TORONTO — Pour la Ligue canadienne de football, il n’y a toujours pas de lien entre les commotions cérébrales subies par les joueurs de ses neuf formations et l’encéphalopathie traumatique chronique (ETC) dont souffrent certains d’entre eux à la fin de leur carrière.

C’est ce qu’a déclaré le commissaire du circuit canadien, Jeffrey Orridge, lors de son allocution annuelle, tenue en marge de la Coupe Grey, vendredi.

«Nous travaillons étroitement avec les communautés médicales et scientifiques. Il y a tout juste un mois, mon vice-président à la sécurité des joueurs (Kevin McDonald) revient tout juste de Berlin, où il assisté à une conférence sur les commotions cérébrales. Vous savez, le lien est toujours matière à débat, mais nous nous enquérons toujours des dernières découvertes en la matière.»

Pressé par un journaliste afin de connaître exactement la position de la ligue, Orridge a répondu: «La position de la ligue, c’est qu’il n’y a pas de preuve concluante au moment où l’on se parle. (…) Nous continuons de travailler avec (les communautés médicales et scientifiques) et surveillons les progrès qu’ils font à savoir s’il y a ou non un lien à tisser (entre les commotions et l’ETC)».

Quand on lui a fait remarquer que la NFL avait admis devant le Congrès américain qu’il y avait un lien entre l’ETC et d’autres maladies du cerveau comme le Parkinson ou la maladie d’Alzheimer et les commotions cérébrales, Orridge a indiqué qu’il ne pouvait pas spéculer ou commenter les avancées faites par le circuit américain dans ce dossier.

La NFL a conclu une entente de plus de 1 milliard $ US avec ses anciens joueurs aux prises avec des maladies dégénératives du cerveau. Questionné au sujet du recours collectif intenté par d’ex-joueurs de la LCF — la ligue est poursuivie pour 200 millions $ —, Orridge ne s’est pas avancé.

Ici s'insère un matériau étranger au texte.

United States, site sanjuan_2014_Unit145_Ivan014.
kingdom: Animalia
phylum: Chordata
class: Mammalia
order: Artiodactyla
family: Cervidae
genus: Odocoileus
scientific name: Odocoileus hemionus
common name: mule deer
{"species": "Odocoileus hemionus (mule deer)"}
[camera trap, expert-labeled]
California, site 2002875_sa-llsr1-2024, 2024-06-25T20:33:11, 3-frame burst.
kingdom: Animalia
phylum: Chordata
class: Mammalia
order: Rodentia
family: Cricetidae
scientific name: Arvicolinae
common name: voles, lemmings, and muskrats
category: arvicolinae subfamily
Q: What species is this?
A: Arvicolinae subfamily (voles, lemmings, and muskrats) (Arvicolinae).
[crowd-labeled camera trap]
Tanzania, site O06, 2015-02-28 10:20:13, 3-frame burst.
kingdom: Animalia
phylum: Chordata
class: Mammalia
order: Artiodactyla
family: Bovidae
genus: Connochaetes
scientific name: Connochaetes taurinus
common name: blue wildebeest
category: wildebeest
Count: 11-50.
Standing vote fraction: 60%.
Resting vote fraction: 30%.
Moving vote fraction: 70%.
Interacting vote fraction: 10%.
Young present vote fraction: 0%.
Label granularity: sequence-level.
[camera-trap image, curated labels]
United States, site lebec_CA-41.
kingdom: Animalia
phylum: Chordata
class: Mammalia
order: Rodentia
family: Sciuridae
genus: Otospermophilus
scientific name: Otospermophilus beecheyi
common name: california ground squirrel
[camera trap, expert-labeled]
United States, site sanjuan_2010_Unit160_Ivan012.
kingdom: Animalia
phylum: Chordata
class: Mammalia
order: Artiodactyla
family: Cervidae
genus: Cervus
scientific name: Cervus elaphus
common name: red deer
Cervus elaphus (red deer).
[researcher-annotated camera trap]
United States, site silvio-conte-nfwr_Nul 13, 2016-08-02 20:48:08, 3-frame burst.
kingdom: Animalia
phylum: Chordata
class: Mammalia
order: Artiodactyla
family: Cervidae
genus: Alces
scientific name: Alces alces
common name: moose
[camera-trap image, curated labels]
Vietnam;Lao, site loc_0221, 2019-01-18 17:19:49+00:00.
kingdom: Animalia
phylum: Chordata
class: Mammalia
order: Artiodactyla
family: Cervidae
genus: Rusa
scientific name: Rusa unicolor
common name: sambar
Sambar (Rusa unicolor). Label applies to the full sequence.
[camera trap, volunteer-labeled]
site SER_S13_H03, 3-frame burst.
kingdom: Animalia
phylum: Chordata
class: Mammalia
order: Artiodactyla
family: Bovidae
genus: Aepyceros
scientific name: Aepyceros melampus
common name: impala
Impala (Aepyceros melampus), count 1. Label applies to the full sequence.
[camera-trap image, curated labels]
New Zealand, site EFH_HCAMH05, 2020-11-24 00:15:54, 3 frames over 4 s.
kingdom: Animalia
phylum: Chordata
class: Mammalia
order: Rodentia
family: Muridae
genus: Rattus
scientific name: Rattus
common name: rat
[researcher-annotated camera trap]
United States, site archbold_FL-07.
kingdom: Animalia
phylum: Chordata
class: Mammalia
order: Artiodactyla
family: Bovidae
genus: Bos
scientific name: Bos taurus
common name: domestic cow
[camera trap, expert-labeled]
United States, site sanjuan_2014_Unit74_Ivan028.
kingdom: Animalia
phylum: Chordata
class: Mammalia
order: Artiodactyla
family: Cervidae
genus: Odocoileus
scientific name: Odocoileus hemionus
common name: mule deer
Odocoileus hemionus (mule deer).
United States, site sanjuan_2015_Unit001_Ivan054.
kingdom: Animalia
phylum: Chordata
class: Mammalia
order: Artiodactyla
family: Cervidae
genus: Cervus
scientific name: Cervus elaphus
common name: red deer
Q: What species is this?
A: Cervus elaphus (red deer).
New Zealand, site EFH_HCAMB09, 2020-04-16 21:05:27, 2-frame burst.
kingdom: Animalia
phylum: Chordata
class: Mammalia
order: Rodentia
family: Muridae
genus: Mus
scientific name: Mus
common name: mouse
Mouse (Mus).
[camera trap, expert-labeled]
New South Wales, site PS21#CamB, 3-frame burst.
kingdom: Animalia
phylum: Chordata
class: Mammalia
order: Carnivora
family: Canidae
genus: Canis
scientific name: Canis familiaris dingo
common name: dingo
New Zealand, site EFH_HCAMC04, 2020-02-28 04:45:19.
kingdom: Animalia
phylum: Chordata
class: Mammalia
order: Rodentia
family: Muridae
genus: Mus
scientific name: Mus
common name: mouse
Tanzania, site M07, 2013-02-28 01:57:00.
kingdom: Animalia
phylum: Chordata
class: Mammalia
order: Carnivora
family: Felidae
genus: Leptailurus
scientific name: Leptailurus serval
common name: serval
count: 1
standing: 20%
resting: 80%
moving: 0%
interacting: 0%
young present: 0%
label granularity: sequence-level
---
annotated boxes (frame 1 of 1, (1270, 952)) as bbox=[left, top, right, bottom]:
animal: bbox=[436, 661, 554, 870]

«Je ne peux pas commenter sur ce que nous faisons exactement. Je dois respecter le processus judiciaire, alors je ne peux pas commenter davantage.

«Je respecte et j’admire les gens qui ont aidé à bâtir cette ligue et je compatis avec ce qu’ils peuvent vivre présentement. Mais comme je l’ai dit, certains des membres de notre famille ont intenté un recours collectif et je ne peux m’avancer davantage. Mais assurément, sans eux nous ne serions pas là. Alors…»

Malgré tout, le commissaire a indiqué que la santé et la sécurité des joueurs de la LCF demeuraient une priorité pour le circuit canadien.

«Nous devons continuer de nous assurer que nos meilleurs éléments, autant sur le terrain qu’à l’extérieur, demeurent en santé. C’est pourquoi nous nous sommes dotés d’une politique plus sévère en matière de dopage. Nous avons pour la première fois des observateurs pour les blessures lors des matchs. Nous nous soucions de nos athlètes. Cet observateur se trouve dans le centre de commande et peut observer les 24 joueurs. Nous l’avons utilisé 700 fois cette saison pour faire parvenir des vidéos au personnel médical sur le terrain, non seulement pour les alerter, mais les aider à poser un diagnostic.

«Nous avons également changé des règles. Nous avons éliminé les blocs sous les genoux. Finalement, nous mettons toute notre attention sur la reconnaissance des commotions, leur évaluation, leur traitement et leur prévention. Il est d’ailleurs important de signaler qu’il y a eu 20 pour cent moins de commotions en 2016 qu’en 2015: nous avions eu 50 commotions l’an dernier, contre 40 cette année.»